ACTIVITY LIST:
**A.** In the article about the Dubliner Pub music series, in what year did Beckman meet the pub owners?
**B.** Copy out the article's passage between "After that, at" and "wherever he goes.", inclusive, putting "appreciative" in place of "grateful".

EXTRACT:
####################

Mikkel Bee (whose real last name is Beckman) stood up on the Dubliner Pub stage on a recent Thursday and told the packed bar, “For the last 500 weeks, I’ve been hosting music on this stage. I met [pub owners] Tom [Scanlon] and Geri [Connelly Scanlon] in 2013, and that’s when we launched this series. We started in July, so this July it will be 10 years.”
An appreciative cheer went up, Beckman gave shout-outs to the bartenders and tip-jar minders, then he sat back down and picked up his washboard and brushes and nodded at singer/guitarist Charlie Parr, his longtime partner-in-folk-blues and songwriter guest for this edition of the Acoustic Thursday Happy Hour. And off they went, gliding into a slow-burn blues that filled the bar with old-timey music bliss and the sound of Beckman-Parr clacking and picking their way down University Avenue.
After that, at 8 p.m., Parr exited the stage and along came veteran Twin Cities country-folk songwriter Pop Wagner, who joined Beckman for another two hours of free live music, played to yet another grateful folk music audience. For Beckman, it was just another long night of washboard playing and holding down the one-man rhythm slot he’s occupied for over a decade with his washboard and drumming chops, and his innate ability to build community and spread good musical cheer wherever he goes.
“The fun of it for me is organizing cultural events, even if they’re in a bar,” said Beckman, 59, sitting with Parr in the Dubliner’s back bar before their gig last Thursday. “It’s traditional, but there’s a community; there’s a culture to it, and it’s something worth doing, because it’s harder to get people out of their houses with so many other options. It’s partly that I want to play music, and nobody wants to go watch this washboard player alone for two hours, but it’s also giving players the opportunity to perform locally in a low-key way.”
Oppressive times being what they are, the DIY approach used by Beckman and others results in music that keeps humankind both human, and kind.
“I’ve been reading a lot of, and trying to be inspired by, Latin American writers who struggle against dictatorship in the arts,” he said. “A lot of my favorite writers have all experienced denial and harassment under those dictatorships, as we kind of dance on the edge of that here in this country. It’s sort of like, what gets people out of the house? What brings people together? Can music be both a place of refuge and a place where people meet each other and come out and do normal things like loving live music and hearing a great song? And is there something in that that helps in that regard? I don’t know, but I believe that, and I like to make those opportunities happen.”

####################

INFORMATION SHOWN:
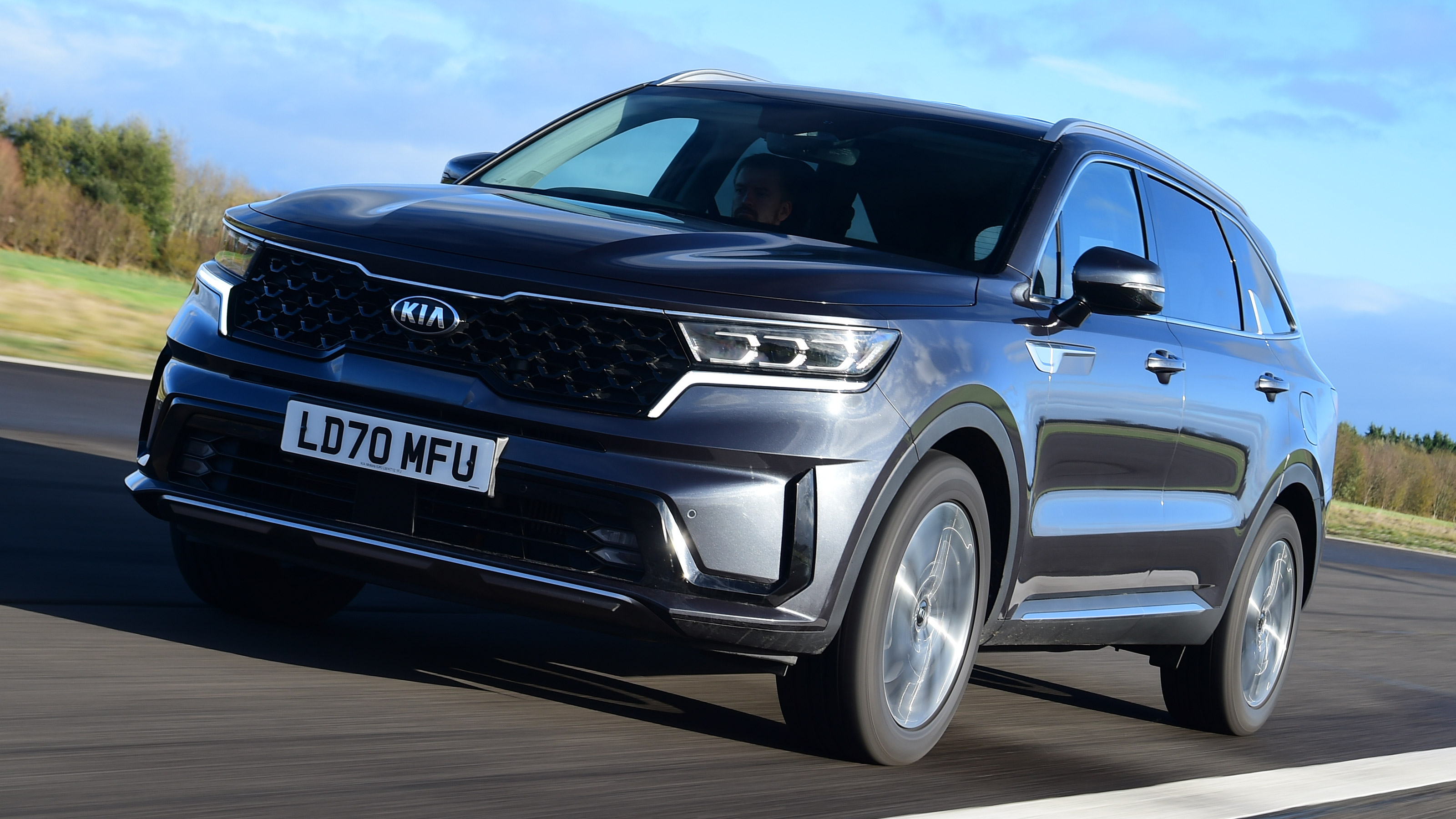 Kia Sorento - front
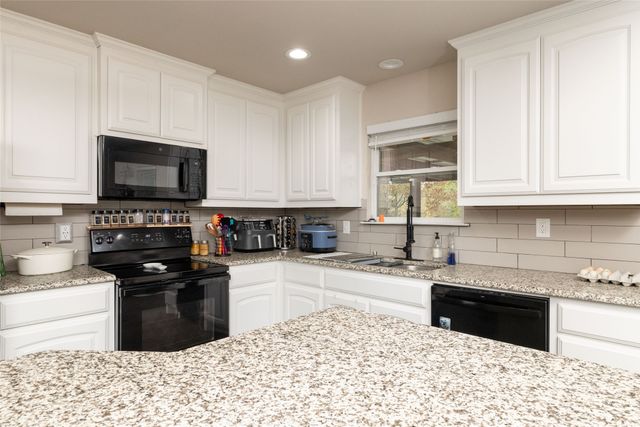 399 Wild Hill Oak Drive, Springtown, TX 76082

####################

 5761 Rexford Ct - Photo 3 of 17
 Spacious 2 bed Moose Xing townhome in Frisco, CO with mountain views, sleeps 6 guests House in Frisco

####################

PER-TASK OUTPUTS:
**A.** 2013

**B.**
After that, at 8 p.m., Parr exited the stage and along came veteran Twin Cities country-folk songwriter Pop Wagner, who joined Beckman for another two hours of free live music, played to yet another appreciative folk music audience. For Beckman, it was just another long night of washboard playing and holding down the one-man rhythm slot he’s occupied for over a decade with his washboard and drumming chops, and his innate ability to build community and spread good musical cheer wherever he goes.